At Shrek’s Adventure with our Immersive Tunnel Expert Lucy. (Aged 12)

How do you evaluate a simulation attraction? There are many routes. You can look at visitor figures, measure the scale of the screens, count the pixels, or examine the ROI.

But when it came to DreamWorks Tours ‘Shrek’s Adventure’ on London’s South Bank we took a different route. We took a 12-year-old girl. We took Lucy.

London’s South Bank, home to the London Eye, the London Dungeon and the Sea Life London Aquarium, has always had a reputation as London’s playground. Shakespeare’s original theatre stood just downriver at Southwark, not far from where the Globe Theatre stands today.

But crossing Waterloo Bridge in bright summer sun, our special reporter Lucy wasn’t interested in history. A self-confessed simulation attraction addict (she refers to them all as ‘rides’) she was keen to see how it measured up to her previous experiences at places like The Needles Landmark Attraction on the Isle of Wight and the National Aquarium in Plymouth.

County Hall Crowds
In truth, as we joined the crowds around County Hall, she seemed more concerned with the probability of ice cream – until Shrek’s green magic took hold.

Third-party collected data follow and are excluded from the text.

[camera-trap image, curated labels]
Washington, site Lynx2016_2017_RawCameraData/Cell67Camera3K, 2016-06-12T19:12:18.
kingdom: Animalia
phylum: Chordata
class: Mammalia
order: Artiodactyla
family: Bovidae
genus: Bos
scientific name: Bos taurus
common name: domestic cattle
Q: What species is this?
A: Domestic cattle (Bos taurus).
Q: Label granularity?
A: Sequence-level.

With tickets checked and flashing donkey ears purchased the outside world soon faded into a fantasy of live action, carefully dressed sets and DreamWorks scripts – by the time we entered the immersive tunnel and its specially created DreamWorks animation Lucy’s anticipation was uncontrollable. Then at last, the main event, our ride, a Christie powered Double-Decker London Bus driven by Donkey to the land of Far, Far, Away.

The ride of our lives
We put on our active 3D glasses, took our seats, listened carefully to Donkey’s instructions, and then.

Wow.

Our bus flew, it clipped the London Eye, knocked stonework from the Houses of Parliament and narrowly avoided splashdown in the River Thames (4D water sprays made sure everyone got genuinely wet). It was both entirely fantastical and entirely believable. Kung Fu Panda flew by on a firework rocket, Toothless the Dragon rolled and roared, were attacked on all sides by Rumpelstiltskin’s witches. We landed badly. We killed a witch. We were, Lucy explained, in BIG trouble.

But best not to spoil the story…

Let’s just say we met the Gingerbread Man, were served questionable cocktails by Princess Doris, delivered a secret message to Pinocchio – until Shrek himself led us from a certain grisly fate at Rumpelstiltskin’s diminutive hands back blinking into the London daylight.

Lucy, pronounced it ‘the best ever’ and – just as any 12 year old should be – was wholly unaware of the technology and the artistry behind it. And why should she care? She’d had the time of her life.

Completely convincing
What she hadn’t seen were the nine Christie Mirage DS+10K-M projectors arranged in a dome formation that made the bus appear to fly and her day so memorable. It was their ability to create believable images for high-resolution 2D and 3D immersive environments that allowed DreamWorks’ characters to conjure up her new world so convincingly.

It meant that Simworx, the ride’s creators, working with Merlin Entertainments, the attractions’ owners, could do the DreamWorks characters and specially devised storyline full justice. Hugely experienced in 4D Effects for Cinemas and Motion Simulation Attractions, Simworx are responsible for some of the UK’s most impressive attractions, from The Beatle Story in Liverpool to the Angry Birds 4D Cinema at Thorpe Park.

Together with Merlin they’ve made Shrek’s Adventure a ride that’s unquestionably “The best thing ever in the world”.

And we know that’s true because Lucy told us it was.